3. Advanced manufacturing - on autopilot
Automation enables a level of accuracy and productivity beyond human capability even in environments that would be considered unsafe for humans. The new generation of robotics is not only much easier to program, but easier to use, with capabilities like voice and image recognition to re-create complex human tasks. Another benefit of robots is that they do precisely what you ask them to do - nothing more, nothing less. And while automation eliminates some of the most monotonous manufacturing jobs, it is also creating new jobs for a re-trained workforce.
4. Building intelligent factories - in the cloud
In addition to robotics and virtual reality, factories environments are also driving advancements in cloud computing and smart sensors. Smart sensors can carry out tasks such as converting data into different units of measurement, communicating with other machines, recording statistics and feedback and shutting off devices if a safety or performance issue arises. IoT functionality can track and analyze production quotas, consolidate control rooms and create models of predictive maintenance.
Cloud computing enables companies to extract and analyze information that affects the production line. Data from augmented and virtual reality, as well as increased customer feedback, will have a significant effect on research and development, giving consumers more of what they want, getting it to them faster and cutting down on costs—a system that ultimately will drive innovation.
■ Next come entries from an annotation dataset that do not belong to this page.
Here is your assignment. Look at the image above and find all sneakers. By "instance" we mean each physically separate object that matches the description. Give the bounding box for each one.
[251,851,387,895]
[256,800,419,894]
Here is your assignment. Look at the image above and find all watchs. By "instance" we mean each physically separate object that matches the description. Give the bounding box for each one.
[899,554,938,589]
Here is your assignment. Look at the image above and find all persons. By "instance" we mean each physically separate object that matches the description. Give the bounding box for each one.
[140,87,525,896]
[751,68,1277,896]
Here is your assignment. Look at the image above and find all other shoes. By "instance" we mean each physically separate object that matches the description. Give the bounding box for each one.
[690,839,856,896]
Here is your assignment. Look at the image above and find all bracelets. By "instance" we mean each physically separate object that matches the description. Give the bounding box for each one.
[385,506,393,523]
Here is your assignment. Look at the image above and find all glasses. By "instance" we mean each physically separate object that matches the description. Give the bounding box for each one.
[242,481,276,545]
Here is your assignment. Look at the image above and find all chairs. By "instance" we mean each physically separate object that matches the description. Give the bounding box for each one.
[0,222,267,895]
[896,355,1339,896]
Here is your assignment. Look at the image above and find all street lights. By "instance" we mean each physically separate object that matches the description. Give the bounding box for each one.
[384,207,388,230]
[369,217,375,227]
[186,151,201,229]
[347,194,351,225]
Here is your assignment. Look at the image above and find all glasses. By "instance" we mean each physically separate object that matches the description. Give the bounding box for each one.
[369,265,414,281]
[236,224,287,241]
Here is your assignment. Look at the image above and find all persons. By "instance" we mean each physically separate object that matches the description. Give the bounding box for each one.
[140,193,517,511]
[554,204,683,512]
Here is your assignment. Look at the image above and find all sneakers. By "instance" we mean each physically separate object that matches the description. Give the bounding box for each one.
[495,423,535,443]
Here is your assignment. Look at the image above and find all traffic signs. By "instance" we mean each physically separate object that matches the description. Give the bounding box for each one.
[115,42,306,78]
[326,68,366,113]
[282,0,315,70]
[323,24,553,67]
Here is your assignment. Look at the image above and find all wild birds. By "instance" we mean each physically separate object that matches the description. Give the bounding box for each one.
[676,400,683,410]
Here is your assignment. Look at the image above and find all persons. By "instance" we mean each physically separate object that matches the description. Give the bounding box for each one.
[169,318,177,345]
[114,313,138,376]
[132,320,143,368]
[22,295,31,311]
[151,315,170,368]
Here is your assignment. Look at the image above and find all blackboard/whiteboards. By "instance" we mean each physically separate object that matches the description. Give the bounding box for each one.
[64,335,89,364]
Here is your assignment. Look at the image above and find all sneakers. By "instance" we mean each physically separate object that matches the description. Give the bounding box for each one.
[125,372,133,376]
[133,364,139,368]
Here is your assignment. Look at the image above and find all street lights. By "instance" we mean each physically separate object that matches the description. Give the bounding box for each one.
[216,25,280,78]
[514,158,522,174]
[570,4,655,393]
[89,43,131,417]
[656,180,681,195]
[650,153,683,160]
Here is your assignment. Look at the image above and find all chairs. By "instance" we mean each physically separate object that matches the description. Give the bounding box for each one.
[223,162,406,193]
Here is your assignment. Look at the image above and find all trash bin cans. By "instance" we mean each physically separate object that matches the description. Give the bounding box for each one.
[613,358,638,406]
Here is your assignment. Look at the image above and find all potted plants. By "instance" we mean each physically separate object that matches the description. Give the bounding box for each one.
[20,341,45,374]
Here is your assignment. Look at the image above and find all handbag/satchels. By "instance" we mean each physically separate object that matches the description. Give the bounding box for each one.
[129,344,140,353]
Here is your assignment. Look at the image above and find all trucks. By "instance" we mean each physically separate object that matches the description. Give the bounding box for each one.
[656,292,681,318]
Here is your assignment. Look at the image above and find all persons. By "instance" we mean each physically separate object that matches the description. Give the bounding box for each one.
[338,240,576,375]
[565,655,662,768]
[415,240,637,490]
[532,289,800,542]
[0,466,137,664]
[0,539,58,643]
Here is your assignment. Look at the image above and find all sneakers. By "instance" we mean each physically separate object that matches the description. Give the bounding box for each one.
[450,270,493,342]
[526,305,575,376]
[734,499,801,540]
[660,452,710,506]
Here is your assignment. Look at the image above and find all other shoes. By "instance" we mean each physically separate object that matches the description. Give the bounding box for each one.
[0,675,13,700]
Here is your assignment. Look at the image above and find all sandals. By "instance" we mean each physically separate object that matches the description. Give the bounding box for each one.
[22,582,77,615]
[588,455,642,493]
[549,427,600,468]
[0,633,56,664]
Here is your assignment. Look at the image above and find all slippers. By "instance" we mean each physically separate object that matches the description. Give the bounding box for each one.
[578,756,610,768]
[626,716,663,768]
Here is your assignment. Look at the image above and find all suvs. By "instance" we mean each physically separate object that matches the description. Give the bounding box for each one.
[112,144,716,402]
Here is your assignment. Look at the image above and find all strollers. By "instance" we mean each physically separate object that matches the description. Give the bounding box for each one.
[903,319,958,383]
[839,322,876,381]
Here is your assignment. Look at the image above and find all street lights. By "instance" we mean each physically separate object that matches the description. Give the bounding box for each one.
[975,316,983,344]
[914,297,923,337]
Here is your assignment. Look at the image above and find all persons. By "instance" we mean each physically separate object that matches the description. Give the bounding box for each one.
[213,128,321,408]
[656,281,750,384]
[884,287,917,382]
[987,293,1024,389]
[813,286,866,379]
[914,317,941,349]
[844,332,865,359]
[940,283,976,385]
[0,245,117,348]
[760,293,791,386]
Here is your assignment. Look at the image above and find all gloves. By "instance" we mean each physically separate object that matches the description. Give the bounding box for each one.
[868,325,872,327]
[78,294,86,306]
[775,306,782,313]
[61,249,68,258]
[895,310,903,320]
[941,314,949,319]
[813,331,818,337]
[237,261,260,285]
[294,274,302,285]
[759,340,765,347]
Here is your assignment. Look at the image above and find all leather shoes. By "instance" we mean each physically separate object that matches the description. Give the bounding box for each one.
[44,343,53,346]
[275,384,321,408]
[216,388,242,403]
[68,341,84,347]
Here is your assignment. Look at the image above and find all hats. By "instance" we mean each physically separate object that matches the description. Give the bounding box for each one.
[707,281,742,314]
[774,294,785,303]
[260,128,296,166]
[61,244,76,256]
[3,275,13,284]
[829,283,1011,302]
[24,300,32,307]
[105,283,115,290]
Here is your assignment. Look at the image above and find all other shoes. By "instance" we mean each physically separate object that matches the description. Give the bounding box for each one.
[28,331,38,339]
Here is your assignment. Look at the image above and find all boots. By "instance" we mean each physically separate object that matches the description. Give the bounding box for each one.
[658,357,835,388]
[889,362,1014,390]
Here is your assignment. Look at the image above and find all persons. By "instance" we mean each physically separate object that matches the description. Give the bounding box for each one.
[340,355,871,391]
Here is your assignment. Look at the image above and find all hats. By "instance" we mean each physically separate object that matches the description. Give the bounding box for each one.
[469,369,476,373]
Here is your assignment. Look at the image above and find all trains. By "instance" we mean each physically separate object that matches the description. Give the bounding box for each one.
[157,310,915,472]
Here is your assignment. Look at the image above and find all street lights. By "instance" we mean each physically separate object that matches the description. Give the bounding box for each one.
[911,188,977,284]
5. Robots on the rise - managed by humans
Building a better manufacturing sector with augmented and virtual reality, robotics and data analysis using smart equipment naturally raises an important question: What will the Industry 4.0 workforce look like? While there are still some significant challenges ahead, the outlook are strong regardless of the obvious concern of robots displacing jobs. The bulk of automation is used for work that would be considered unsafe or impossible for humans. This makes robots a complement to, not a replacement for, human workers. Because of robots, we’ll be able to increase our output.
We will still need people who can manage new operations, manage the robotics, program them and maintain them. Just as there was a shift from farm work to factory work in the early 20th century, almost every sector will need new kinds of worker. Those who can build hardware, software and firmware; those who can design automation and robotics; and those who can adapt and maintain new equipment.
A shift to smart manufacturing will save organization’s money and translate into greater profits, more jobs and healthier economies. As machines move into a more complex age, so do the workers and products, symbiotically ushering in a new era of production.